Document passage
---+---

11. The Schedules to the Existing Credit Agreement are hereby
amended by deleting each of Schedule 2.1(a), Schedule 3.18, Schedule 6.1(b),
Schedule 6.2, Schedule 6.5 and Schedule 9.2 in their entirety and replacing
each with the corresponding Schedules attached hereto as Exhibits A through
Exhibit F, respectively.
II. GUARANTORS
From and after the Second Amendment Effective Date, by execution of
this Amendment, each Person identified as a "Guarantor" on the signature
pages hereto hereby acknowledges, agrees and confirms that, by its execution
of this Amendment, such Person will be deemed to be a party to the Existing
Credit Agreement and a "Guarantor" for all purposes of the Existing Credit
Agreement, and shall have all of the obligations of a Guarantor thereunder
as if it had executed the Existing Credit Agreement (it being understood and
agreed that as of the Second Amendment Effective Date the Borrower has no
Material Domestic Subsidiaries, and therefore there are no "Guarantors"

---+---

Tasks for this exercise
(A) List every schedule that the credit agreement amendment passage deletes in its entirety.
(B) In the credit agreement amendment passage, what replaces each of the deleted schedules?
(C) Write the next part of the credit agreement amendment passage, picking up after its final words.

Supplied data
---+---

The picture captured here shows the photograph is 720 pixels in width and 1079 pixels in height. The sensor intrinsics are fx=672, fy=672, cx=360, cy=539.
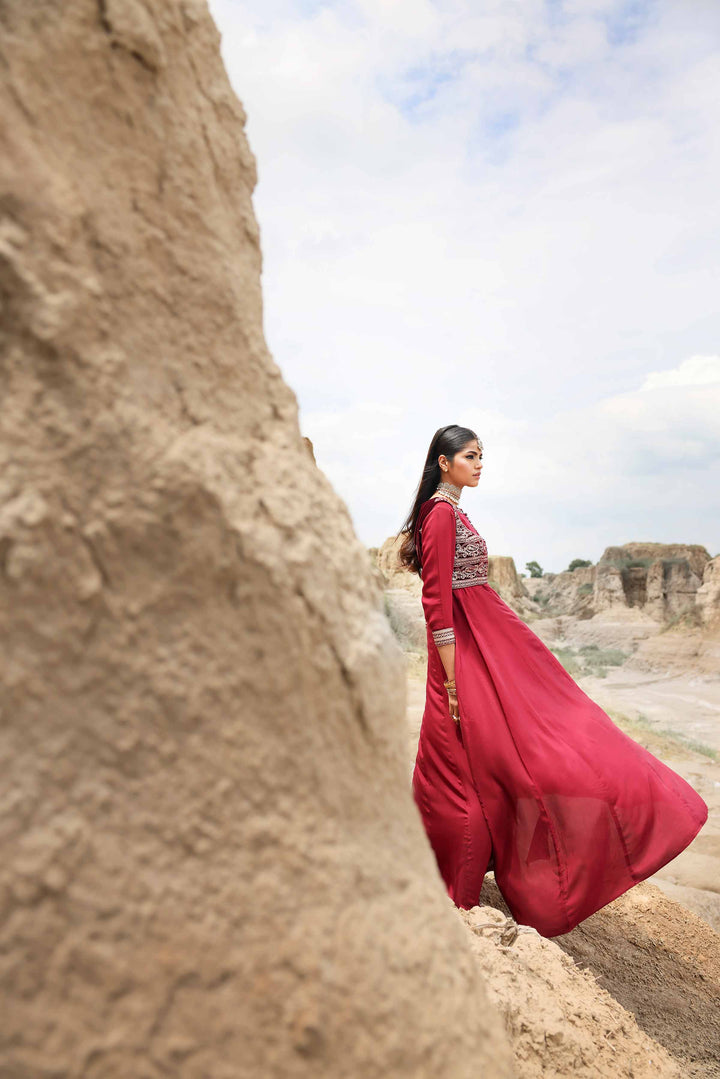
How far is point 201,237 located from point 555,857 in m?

---+---

The results
(A) Schedule 2.1(a), Schedule 3.18, Schedule 6.1(b), Schedule 6.2, Schedule 6.5 and Schedule 9.2

(B) Each is replaced with the corresponding Schedule attached to the amendment as Exhibits A through F, respectively.

(C)
identified on the signature pages hereto). Such Person hereby ratifies, as
of the date hereof, and agrees to be bound by, all of the terms, provisions
and conditions contained in the applicable Credit Documents, including
without limitation (a) all of the representations and warranties set forth
in Article III of the Existing Credit Agreement and (b) all of the
affirmative and negative covenants set forth in Articles V and VI of the
Existing Credit Agreement. Without limiting the generality of the foregoing
terms of this Article II, each Guarantor hereby guarantees, jointly and
severally together with the other Guarantors, the prompt payment of the
Obligations in accordance with Article X of the Existing Credit Agreement.
III. JOINDER OF NEW LENDERS
From and after the Second Amendment Effective Date, each of the New
Lenders shall be a party to and be bound by the provisions of the Existing
Credit Agreement (as amended hereby) and shall have the rights and
obligations of a Lender thereunder.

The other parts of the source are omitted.